Verifiability sets up a series of rights and obligations by readers and editors of Wikipedia to knowledge whose political and social status is transparent. By removing direct links to the Wikipedia article where statements originate from, search engines and digital assistants are removing the clues that readers could use to (a) evaluate the veracity of claims and (b) take active steps to change that information through consensus if they feel that it is false. Without the source of factual statements being attributed to Wikipedia, users will see those facts as solid, incontrovertible truth, when in reality they may have been extracted during a process of consensus building or at the moment in which the article was vandalized.

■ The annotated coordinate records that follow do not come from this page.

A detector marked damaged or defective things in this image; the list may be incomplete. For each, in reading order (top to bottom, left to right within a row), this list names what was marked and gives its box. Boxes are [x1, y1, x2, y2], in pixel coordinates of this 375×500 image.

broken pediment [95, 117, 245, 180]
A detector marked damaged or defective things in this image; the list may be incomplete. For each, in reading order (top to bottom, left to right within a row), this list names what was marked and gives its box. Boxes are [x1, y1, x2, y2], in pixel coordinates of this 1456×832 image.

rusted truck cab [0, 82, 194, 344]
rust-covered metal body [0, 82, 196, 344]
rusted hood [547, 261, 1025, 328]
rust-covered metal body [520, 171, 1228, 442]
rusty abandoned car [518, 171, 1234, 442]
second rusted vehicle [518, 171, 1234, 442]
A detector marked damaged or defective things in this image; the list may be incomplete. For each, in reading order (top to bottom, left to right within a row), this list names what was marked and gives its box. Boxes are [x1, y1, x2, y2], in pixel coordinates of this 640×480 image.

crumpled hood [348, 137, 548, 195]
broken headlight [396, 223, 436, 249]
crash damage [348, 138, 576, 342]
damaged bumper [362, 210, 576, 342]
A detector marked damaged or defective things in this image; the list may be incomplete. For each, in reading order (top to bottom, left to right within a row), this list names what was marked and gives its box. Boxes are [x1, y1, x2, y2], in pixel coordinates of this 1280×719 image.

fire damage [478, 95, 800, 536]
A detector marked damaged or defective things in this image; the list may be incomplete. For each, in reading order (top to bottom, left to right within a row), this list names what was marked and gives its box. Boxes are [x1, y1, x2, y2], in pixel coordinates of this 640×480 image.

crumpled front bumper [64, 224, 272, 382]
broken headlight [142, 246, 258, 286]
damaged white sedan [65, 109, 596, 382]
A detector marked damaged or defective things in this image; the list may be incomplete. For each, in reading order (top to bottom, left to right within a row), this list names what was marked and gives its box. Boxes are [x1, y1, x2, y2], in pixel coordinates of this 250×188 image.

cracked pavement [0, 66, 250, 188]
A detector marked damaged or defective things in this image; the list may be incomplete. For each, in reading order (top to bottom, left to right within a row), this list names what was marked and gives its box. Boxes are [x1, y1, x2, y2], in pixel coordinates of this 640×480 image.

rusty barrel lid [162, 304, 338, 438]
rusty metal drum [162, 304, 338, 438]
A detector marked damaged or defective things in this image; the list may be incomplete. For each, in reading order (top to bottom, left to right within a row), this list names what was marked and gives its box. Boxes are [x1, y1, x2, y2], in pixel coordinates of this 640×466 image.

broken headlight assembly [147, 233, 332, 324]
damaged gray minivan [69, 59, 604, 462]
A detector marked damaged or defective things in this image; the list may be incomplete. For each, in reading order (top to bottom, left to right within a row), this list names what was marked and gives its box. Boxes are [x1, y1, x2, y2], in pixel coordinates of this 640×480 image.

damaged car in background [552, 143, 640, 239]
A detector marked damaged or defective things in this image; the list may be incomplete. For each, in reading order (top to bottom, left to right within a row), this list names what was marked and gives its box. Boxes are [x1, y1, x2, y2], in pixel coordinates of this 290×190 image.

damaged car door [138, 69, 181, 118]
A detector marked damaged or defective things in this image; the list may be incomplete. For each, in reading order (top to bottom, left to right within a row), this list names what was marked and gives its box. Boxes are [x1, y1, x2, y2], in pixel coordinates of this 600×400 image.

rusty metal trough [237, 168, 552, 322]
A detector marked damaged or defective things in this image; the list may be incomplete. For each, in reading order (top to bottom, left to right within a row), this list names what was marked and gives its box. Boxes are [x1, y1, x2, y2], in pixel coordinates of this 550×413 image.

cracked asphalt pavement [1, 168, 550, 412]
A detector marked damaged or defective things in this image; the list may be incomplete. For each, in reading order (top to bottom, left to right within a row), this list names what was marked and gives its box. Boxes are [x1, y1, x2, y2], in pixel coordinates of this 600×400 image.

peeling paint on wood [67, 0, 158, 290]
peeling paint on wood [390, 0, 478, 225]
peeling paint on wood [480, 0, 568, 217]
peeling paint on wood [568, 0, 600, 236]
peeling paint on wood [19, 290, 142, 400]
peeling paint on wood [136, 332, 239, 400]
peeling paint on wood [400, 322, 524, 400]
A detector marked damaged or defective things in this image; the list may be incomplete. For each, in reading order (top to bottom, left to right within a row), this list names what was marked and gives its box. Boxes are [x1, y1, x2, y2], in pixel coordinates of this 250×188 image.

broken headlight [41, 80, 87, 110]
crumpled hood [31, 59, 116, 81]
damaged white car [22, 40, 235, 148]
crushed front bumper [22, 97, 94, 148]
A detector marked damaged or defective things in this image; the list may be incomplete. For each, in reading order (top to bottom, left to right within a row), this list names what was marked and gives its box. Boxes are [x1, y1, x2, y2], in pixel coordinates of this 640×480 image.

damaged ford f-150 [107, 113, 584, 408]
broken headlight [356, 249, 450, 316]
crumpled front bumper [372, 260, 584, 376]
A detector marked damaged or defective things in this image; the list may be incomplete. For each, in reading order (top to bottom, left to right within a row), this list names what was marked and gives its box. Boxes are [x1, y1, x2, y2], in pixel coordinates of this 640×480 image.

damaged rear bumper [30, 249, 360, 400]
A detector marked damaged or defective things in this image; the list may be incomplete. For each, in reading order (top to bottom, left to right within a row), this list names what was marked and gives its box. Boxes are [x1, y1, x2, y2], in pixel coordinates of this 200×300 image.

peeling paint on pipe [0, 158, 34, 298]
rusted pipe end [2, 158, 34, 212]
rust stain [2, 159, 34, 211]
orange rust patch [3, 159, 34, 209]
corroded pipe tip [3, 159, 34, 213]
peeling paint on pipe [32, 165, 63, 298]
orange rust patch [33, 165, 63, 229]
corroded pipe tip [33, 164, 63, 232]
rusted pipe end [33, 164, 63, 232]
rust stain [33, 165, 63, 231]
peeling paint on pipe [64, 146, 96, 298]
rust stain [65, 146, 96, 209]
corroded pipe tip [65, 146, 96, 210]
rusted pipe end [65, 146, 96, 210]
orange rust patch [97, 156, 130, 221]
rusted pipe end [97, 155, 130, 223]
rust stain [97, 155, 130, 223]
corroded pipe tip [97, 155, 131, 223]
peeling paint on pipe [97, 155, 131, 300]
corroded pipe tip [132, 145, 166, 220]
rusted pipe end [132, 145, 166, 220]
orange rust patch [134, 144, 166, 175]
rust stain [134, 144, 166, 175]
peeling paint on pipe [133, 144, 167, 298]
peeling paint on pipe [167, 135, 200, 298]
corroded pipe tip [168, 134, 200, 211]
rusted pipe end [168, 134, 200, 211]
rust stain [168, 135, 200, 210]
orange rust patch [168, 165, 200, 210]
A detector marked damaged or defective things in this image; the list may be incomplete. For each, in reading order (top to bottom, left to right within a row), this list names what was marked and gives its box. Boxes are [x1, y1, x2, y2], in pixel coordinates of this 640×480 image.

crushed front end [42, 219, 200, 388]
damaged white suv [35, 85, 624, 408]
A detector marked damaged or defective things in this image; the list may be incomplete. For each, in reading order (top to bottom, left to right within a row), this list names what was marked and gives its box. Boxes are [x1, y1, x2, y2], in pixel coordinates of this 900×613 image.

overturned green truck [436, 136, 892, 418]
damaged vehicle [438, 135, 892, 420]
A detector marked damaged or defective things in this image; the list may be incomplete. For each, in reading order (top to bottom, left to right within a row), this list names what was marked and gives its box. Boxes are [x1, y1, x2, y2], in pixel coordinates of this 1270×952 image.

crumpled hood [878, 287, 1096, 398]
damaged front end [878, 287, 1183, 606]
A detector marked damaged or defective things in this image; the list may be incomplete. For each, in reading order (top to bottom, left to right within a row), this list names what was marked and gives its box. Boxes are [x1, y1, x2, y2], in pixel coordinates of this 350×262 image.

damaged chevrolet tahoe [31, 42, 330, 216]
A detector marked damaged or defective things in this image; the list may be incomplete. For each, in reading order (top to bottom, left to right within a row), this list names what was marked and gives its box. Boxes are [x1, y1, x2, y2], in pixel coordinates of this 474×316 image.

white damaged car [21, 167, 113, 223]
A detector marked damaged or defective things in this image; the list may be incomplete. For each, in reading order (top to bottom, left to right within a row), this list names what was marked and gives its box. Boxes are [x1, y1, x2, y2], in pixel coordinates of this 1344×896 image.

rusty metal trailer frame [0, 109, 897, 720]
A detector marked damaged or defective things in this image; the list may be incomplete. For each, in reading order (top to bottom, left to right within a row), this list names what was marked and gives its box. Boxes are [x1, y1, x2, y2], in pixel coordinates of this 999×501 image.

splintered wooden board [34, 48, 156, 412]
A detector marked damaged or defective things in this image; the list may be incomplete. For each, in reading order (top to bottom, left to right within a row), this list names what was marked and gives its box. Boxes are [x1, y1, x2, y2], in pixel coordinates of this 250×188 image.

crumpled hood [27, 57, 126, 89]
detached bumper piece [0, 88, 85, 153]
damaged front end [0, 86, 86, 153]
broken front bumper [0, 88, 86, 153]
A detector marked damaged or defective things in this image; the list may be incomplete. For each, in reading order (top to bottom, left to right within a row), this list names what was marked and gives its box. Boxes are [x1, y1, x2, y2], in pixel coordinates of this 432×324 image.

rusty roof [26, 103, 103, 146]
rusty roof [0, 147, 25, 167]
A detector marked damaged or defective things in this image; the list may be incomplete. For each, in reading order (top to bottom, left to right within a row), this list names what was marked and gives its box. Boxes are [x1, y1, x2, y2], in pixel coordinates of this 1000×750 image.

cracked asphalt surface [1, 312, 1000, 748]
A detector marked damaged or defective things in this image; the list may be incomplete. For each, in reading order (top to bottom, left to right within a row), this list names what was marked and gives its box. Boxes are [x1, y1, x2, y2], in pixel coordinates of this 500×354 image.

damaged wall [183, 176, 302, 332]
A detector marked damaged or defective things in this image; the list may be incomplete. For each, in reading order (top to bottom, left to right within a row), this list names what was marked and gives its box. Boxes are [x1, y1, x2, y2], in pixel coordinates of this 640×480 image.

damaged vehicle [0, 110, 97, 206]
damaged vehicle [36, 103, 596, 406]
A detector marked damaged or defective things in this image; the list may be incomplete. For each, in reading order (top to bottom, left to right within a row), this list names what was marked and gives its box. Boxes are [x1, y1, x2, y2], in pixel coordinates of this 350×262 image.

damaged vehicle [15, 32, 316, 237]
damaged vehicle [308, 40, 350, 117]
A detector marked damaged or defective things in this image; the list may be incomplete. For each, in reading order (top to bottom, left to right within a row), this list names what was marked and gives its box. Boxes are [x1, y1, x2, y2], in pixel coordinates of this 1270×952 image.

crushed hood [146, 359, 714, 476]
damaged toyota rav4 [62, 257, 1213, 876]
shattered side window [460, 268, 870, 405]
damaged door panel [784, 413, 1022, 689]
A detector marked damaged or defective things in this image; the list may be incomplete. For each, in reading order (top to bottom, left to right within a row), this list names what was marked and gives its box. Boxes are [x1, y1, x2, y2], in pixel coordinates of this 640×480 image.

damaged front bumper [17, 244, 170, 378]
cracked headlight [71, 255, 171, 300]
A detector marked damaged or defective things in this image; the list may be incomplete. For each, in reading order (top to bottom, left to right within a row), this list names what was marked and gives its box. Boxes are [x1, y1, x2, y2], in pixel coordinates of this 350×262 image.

Until now, platform companies have been asked to contribute to the Wikimedia Foundation’s annual fund-raising campaign to “give back” to what they are taking out of the commons.23 But contributions of cash will not solve what amounts to Wikipedia’s greatest existential threat to date. What is needed is a public campaign to reinstate the principle of verifiability in the content that is extracted from Wikipedia by platform companies. Users need to be able to understand (a) exactly where facts originate, (b) how stable or unstable those statements are, (c) how they might become involved in improving the quality of that information, and (d) the rules under which decisions about representation will be made.
Wikipedia was once recognized as the underdog not only because it was underresourced but also, more importantly, because it represented the just fight against more powerful media who sought to limit the possibilities of people around the world to build knowledge products together. Today, the fight is a new one, and Wikipedia must adapt in order to survive.
Sitting back and allowing platform companies to ingest Wikipedia’s knowledge and represent it as the incontrovertible truth rather than the messy and variable truths it actually depicts is an injustice. It is an injustice not only for Wikipedians but also for people around the world who use the resource—either directly on Wikimedia servers or indirectly via other platforms like search.